Though Yale participated in a survey of 165 colleges and universities showing the institutions had filed for a record number of patents and earned almost $1 billion in combined licensing revenue last year, the Yale Office of Cooperative Research requested the school’s data not be published individually. The University was one of seven, including Columbia University, whose data remained anonymous.

OCR Managing Director Jonathan Soderstrom said the office has withheld attribution of specific data to Yale’s name because it believes licensing income does not reflect other positive results of University innovations, such as new biotechnology companies and large sums of venture capital.

“I don’t believe the measure of our success should be the royalty dollars brought in,” Soderstrom said. “So this is my little world of protest.”

Over the last five years, Soderstrom said, the expansion of biotechnology in New Haven has helped the city’s economy. The start-ups have attracted more than a billion dollars in equity investments and have increased real estate values, he said.

The survey, released this month by the Association of University Technology Managers, also showed universities reported a greater number of marketable scientific discoveries in 2003 than ever before, a trend to which Yale has contributed, Soderstrom said.
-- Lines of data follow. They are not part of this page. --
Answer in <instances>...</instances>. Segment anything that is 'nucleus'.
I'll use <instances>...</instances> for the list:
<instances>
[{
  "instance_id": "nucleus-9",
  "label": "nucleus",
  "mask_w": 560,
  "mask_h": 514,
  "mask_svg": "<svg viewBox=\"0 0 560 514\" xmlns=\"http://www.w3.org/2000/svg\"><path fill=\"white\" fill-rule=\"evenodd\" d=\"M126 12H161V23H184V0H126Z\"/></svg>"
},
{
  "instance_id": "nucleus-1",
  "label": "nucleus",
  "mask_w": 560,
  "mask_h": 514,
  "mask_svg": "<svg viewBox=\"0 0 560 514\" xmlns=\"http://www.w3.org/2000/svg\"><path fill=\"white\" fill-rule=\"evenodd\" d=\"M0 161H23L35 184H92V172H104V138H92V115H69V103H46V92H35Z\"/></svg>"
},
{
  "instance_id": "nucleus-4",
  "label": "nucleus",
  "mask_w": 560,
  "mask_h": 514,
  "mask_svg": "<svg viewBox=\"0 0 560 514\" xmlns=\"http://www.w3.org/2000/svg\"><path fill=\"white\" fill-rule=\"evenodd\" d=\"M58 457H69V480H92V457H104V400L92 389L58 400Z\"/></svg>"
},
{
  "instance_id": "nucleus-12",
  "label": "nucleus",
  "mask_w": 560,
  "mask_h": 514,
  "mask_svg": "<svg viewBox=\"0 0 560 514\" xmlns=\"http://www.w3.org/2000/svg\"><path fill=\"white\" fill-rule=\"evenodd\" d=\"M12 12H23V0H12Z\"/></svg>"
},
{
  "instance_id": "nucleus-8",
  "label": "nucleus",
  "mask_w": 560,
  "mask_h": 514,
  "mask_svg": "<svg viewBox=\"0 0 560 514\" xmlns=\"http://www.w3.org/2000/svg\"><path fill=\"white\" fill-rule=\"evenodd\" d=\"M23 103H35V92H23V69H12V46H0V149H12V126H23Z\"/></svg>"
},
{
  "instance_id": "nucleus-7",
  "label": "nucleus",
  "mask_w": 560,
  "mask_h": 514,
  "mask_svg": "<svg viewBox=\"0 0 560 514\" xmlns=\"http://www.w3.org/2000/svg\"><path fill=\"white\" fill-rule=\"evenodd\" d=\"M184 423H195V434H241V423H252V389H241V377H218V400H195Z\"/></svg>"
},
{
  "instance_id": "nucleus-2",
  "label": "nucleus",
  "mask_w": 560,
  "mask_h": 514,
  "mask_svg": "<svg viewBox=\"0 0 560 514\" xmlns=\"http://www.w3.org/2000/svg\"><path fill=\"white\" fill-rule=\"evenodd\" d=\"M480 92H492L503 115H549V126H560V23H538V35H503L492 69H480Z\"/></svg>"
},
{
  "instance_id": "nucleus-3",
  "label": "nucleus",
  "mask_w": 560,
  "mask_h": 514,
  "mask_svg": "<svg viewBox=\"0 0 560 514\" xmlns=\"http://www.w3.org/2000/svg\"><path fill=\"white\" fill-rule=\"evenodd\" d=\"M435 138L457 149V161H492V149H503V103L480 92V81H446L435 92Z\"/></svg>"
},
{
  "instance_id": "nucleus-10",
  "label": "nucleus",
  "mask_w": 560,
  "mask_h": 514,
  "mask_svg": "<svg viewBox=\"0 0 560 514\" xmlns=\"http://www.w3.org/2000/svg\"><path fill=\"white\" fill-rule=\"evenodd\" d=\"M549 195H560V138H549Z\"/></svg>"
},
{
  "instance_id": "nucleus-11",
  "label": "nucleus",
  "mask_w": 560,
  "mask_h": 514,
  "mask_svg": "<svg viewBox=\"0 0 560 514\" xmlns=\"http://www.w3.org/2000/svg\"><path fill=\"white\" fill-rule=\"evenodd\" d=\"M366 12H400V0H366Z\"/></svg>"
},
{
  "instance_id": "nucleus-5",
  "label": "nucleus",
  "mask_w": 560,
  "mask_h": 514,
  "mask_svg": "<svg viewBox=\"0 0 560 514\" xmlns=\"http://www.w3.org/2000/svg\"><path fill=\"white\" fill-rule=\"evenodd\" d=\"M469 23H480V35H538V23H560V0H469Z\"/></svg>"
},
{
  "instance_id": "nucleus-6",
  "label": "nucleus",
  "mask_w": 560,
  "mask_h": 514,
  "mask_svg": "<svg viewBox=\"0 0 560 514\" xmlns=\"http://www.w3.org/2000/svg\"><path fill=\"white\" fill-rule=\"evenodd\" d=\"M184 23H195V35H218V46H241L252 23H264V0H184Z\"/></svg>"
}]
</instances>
He said the number of inventions and innovations coming out of the OCR has been steadily increasing.

When AUTM reported Yale ranked fourth among American universities in revenue generated from licensed discoveries in 1999 — earning more than $40 million in royalties — the OCR attributed most of its returns to therapeutic drugs such as ZERIT, which is used in HIV treatment.

In 2001, after Yale law students and the organization Doctors Without Borders pressured the University and Bristol-Myers Squibb to make the drug affordable in South Africa, the University stated it has no control over the applications of its patents once licensing agreements are signed. While Bristol-Myers independently decided to provide the drug at reduced cost shortly after the issue was publicized, concerns that Yale’s patent process was unethical persisted on campus.

Daniel Kevles, a Yale professor specializing in science history, said licensing profits create an important incentive for inventors and promote medical and technological advances.

“Much that is discovered and that contributes to the advancement of knowledge is neither patented nor patentable, especially in fields such as cosmology,” Kevles said. “But the argument for patenting is that it provides incentive to innovation. Quite a lot of investment is required to transform an invention into a marketable product, and patenting protects the innovator.”

Revenue generated from invention royalties can be used more flexibly by the University than donations specified for particular uses, Kevles said.

“All universities treasure unrestricted income, because that sort of money is difficult to come by,” Kevles said.

He said universities began seeing significant profits from technology-transfer into the private sector during the last decade.

Still, only nine percent of the surveyed schools reported more than $20 million of licensing revenues in 2003, with the majority of institutions earning $1 million or less.

Soderstrom said a portion of royalties received by the OCR are given to inventors on a sliding scale — providing them with 50 percent of the first $100,000 of licensing revenue, 40 percent of the next $100,000 and 30 percent of any additional income — while another portion of the royalties is used by the University for furthering research and education. He said Yale scientists will occasionally, but not frequently, step in to lead a company based in technology they developed.

Yale Provost Andrew Hamilton said the University does not direct faculty research based on profitability, but encourages faculty to pursue their own academic interests.

“The University as a general policy doesn’t dictate the emphasis of a particular research program, so there’s no overarching dictum from the University that particular research areas should be pursued by faculty,” Hamilton said. “The very nature of faculty research is that faculty pursue — interesting problems and determine the most exciting areas their research will pursue.”